Friday, March 03, 2006

Yoga Obsession

I am not an obsessive person normally and never get too excited about much, but I am nutso over Bikram yoga. Although it is the major part of my fitness regime right now and very time consuming, that is not why I do it. I do realize weights and cardio are essential too. I get great results from that combo and am fitting them in even though it is hard when you practice yoga 90 minutes a day.
Last January I injured my miniscus cartilage in my right knee. I had previously torn my left one years ago and never had surgery on that one but this time I was really taken down with it. It was very painful and swollen. My right knee was twice as big as the other one. I had lost mobility and spent weeks with my knee up. Getting up and down was hard. Steps were impossible. I had an MRI and then had a call about the surgery. Instead of wanting to repair it they wanted to cut out the whole thing. They told me to go ahead and schedule surgery at my convenience.
WHAAA???
I mean I had a ton of questions and they had someone from pt call me. Basically when I asked the outcome and future etc, they basically didn't know. Would I be able to do yoga? Maybe, to some extent. Can I walk? Maybe. Run? Maybe.
I did not immediately schedule surgery. No way. I saw this is an easy way out for them and I was not comfortable with it. I wanted better answers. I knew Bikrams had helped me out with my back before, but knew I was nowhere close to being up to a yoga class. After the MRI, I decided to try to self-rehab my knee like I had my other one. I started by walking over to the gym at lunch that is a couple of blocks away. At the time, the walk over there was difficult and I had to walk up two flights of steps to get to a cardio room. I didn't go on the treadmill. That is where I got injured while I was walking on an incline. I had been running on the damn thing for years, but the day I walked was the day I got hurt. I tried the elliptical but that was no go, so I opted for the stationary bike. I think I went about ten minutes the first day and hurt afterwards. But I went back. In a couple of months I had worked my way up to going back for 30-40 on the elliptical. The pain was going away, the swelling still came and went, and the mobility was slowly coming back. Then I added back light weights. After a period of time I was getting better and then I plateaued. I still had pain, had about 50 % of the mobility back, and some swelling. I was beginning to think I wouldn't get better.
So I did research. Seems most people have the frigging surgery. Then I found a web site saying the reason cartilage can't heal is because there is no blood flow. So basically you tear it and it is like that forever. Then I remembered something that a yoga instructor had said about the tourniquet effect of the Bikram poses being about blood flow and several poses are knee specific. So I thought, I know with all of this swelling that there is a lot of injured tissue in this knee and any blood I can get flowing around it might further the healing process. So back to yoga I went.
I remember the first class, because it was the same day as my blammo weigh in at 221. I had gained a lot of weight during this injury period. Lots, so here I am trying to stand on one leg and have all this extra weight and am trying to self-rehab an injury. I was not in denial enough at that point to not realize the weight was a huge factor and contributed to the injury.

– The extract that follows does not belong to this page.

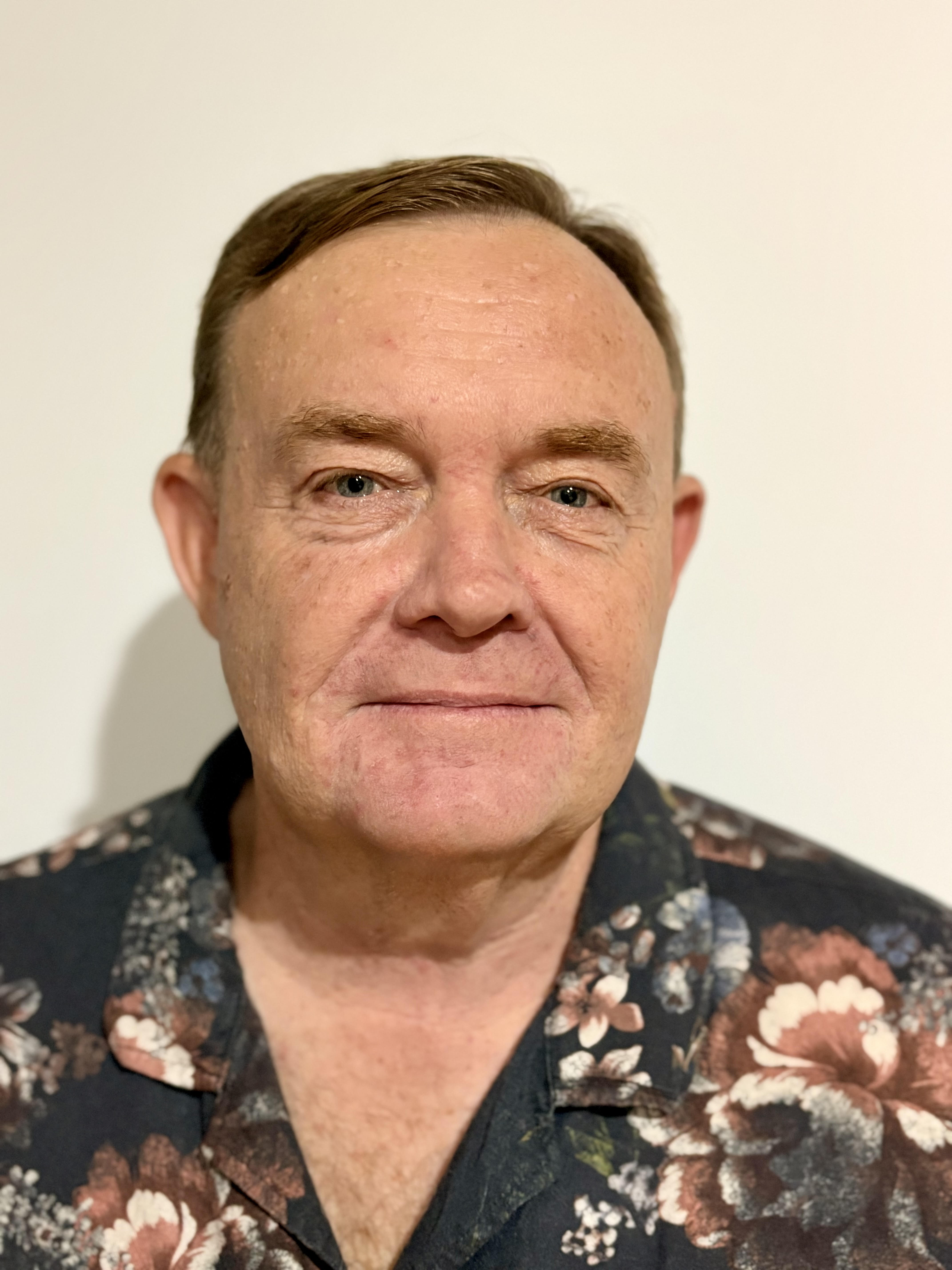 Grant is wearing a dark shirt with a pattern, smiling at the camera and situated in front of a light coloured wall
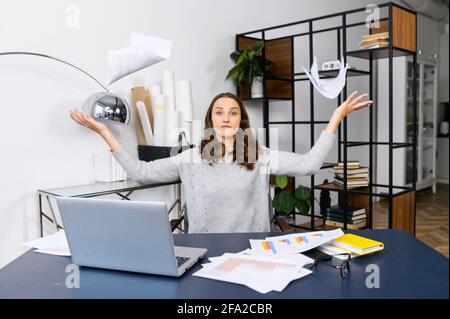 Irritated business woman has messy on the desk, a female employee looking through workpapers on the table, trying to find needed but unsuccessfully, crazy woman throws paper up Stock Photo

The first day back I was able to do quite a bit. I had a couple of poses, fixed firm and awkward pose which were impossible. I mean, my knee only would bend to about 90%. I decided to give it a six month try and signed up for a six month plan.
I went almost every day. I was being very careful and tentative to not injure it worse. I had doubts that first month because it was very swollen again. I thought maybe I had been wrong.

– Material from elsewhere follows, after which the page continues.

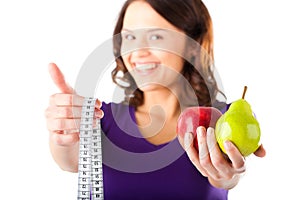 Woman with apple, pear and measuring tape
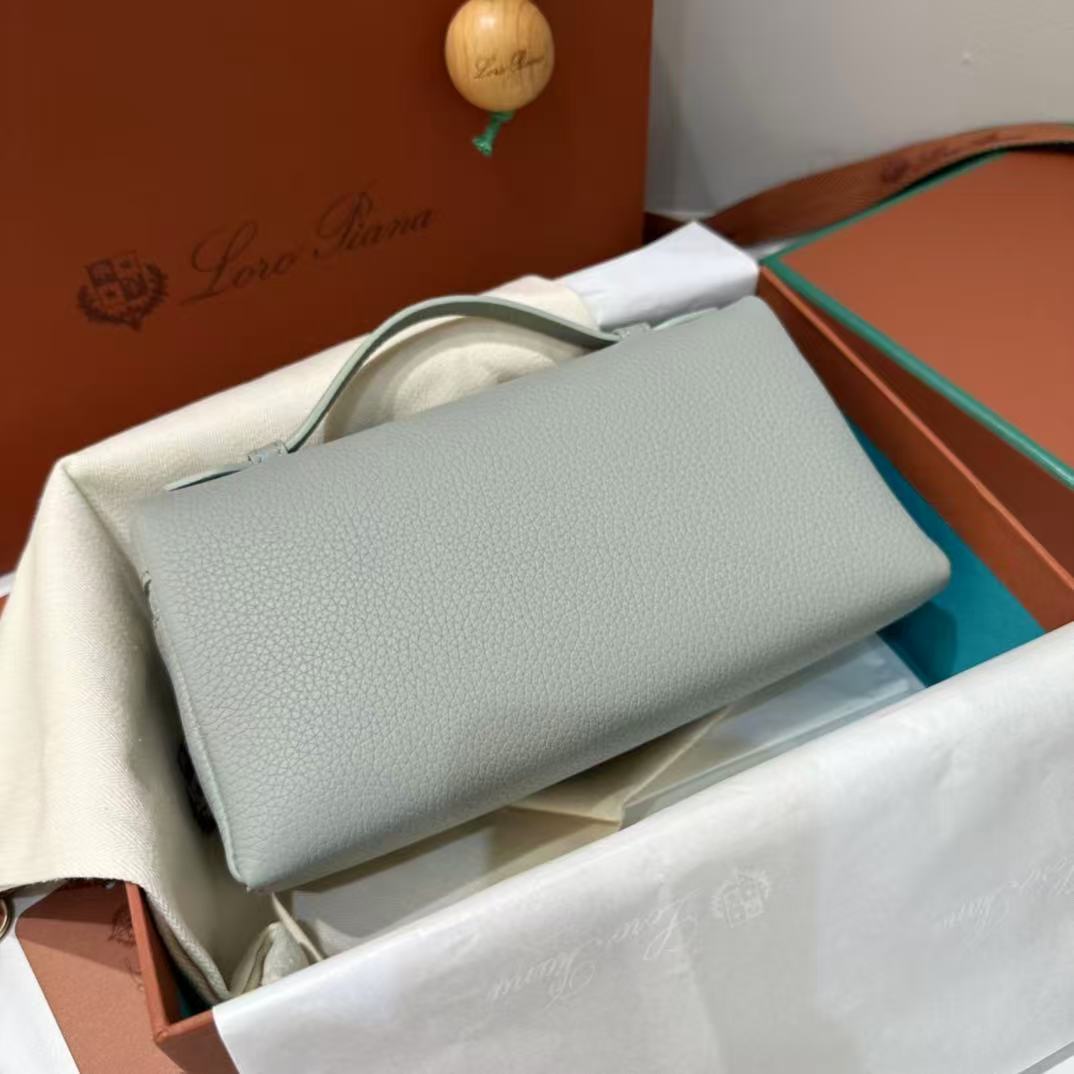 Loro Piana Extra Pocket L19 pouch in light blue is crafted from luxurious leather and features radiant sun gold hardware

But slowly the mobility came back. Right now it is six months later. My mobility is back to about98%. I can do all the poses. I have lost weight. The swelling is gone.
There is no way I would consider surgery.

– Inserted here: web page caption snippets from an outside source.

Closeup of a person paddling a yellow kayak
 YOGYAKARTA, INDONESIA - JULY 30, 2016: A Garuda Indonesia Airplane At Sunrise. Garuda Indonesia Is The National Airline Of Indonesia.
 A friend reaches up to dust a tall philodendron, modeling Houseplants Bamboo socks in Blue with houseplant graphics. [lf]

Knock on wood that I don't injure the knee again. It was the Bikrams though that spared me losing all the cartilage in my knee and am convinced if I had done that I would be looking at a knee replacement in 15 years. I also lost 33 pounds or so.
A lot of other good things happened. About two months ago I was experiencing back pain again and then my spine shifted, and my pelvic area reshifted. There was a lot of pain associated with it and now, no pain.
Now I am able to train with heavier weights again, but probably will not ever try to run again. I guess Bikram has a saying that goes something like you can swear at the gods but don't mess with your knees. Amen.